◆ Data for review ◆
-.-.-
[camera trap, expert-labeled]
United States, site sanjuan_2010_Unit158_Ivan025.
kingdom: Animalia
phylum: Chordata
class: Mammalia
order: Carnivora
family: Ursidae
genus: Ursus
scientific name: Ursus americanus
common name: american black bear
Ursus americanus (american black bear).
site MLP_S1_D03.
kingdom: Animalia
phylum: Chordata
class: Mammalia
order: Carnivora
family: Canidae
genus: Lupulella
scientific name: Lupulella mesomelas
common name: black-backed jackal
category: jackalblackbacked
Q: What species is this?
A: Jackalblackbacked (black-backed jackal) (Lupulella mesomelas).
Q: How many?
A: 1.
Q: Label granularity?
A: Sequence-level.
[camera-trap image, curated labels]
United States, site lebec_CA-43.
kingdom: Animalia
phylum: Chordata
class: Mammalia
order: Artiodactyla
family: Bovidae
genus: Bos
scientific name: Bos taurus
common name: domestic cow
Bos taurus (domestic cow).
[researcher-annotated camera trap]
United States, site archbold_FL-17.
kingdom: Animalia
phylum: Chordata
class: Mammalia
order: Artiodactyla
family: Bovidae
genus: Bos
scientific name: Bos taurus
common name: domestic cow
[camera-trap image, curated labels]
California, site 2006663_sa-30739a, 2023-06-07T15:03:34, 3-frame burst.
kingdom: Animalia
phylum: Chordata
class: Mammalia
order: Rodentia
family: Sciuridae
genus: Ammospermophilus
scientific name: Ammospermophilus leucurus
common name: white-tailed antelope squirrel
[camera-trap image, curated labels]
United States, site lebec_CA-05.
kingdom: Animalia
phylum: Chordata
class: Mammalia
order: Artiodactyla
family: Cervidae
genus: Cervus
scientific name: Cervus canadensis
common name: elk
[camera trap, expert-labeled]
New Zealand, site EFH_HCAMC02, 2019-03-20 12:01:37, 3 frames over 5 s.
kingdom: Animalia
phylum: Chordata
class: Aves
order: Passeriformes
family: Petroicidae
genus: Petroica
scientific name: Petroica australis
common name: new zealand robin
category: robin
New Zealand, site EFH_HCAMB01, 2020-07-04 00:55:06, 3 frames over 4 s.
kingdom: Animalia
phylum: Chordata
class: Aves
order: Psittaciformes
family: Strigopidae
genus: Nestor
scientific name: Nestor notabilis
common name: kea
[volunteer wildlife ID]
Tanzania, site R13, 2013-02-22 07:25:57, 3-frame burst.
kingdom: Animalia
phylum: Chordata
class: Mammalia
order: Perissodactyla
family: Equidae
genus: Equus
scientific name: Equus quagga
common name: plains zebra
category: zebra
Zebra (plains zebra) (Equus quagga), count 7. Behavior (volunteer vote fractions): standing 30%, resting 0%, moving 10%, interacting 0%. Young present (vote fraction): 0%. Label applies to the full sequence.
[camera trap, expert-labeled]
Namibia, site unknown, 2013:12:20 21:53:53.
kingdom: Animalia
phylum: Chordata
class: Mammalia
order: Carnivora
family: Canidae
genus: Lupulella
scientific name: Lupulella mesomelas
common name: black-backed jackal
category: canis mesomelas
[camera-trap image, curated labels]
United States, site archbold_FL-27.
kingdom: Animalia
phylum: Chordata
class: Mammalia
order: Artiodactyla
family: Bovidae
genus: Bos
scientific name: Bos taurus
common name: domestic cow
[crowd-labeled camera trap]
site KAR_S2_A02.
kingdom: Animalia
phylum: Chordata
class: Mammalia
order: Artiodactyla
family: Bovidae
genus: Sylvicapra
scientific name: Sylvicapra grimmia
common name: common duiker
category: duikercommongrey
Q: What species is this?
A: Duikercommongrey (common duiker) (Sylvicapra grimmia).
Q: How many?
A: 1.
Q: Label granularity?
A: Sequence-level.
-.-.-
◆ Problem description ◆
Where a line in the material above holds "genus", copy that line.

◆ Written answer ◆
genus: Ursus
genus: Lupulella
genus: Bos
genus: Bos
genus: Ammospermophilus
genus: Cervus
genus: Petroica
genus: Nestor
genus: Equus
genus: Lupulella
genus: Bos
genus: Sylvicapra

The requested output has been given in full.